▶ **WHAT TO WORK ON**
Exclude the pictures and transcribe the rest of the data below exactly.

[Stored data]

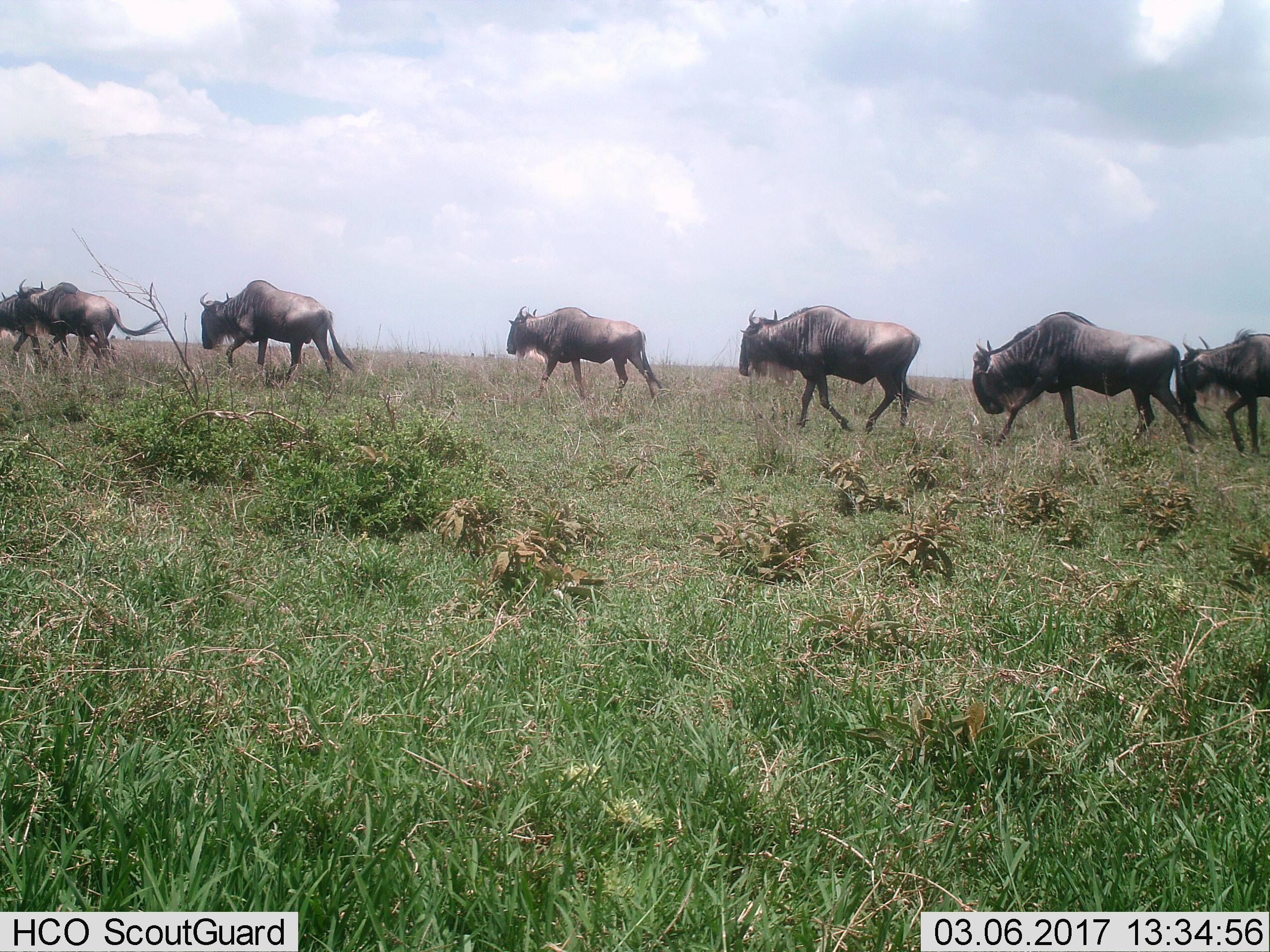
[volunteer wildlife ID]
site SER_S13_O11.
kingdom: Animalia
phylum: Chordata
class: Mammalia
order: Artiodactyla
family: Bovidae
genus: Connochaetes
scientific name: Connochaetes taurinus taurinus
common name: blue wildebeest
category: wildebeestblue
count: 7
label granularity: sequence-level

▶ **EXERCISE OUTPUT**
[volunteer wildlife ID]
site SER_S13_O11.
kingdom: Animalia
phylum: Chordata
class: Mammalia
order: Artiodactyla
family: Bovidae
genus: Connochaetes
scientific name: Connochaetes taurinus taurinus
common name: blue wildebeest
category: wildebeestblue
count: 7
label granularity: sequence-level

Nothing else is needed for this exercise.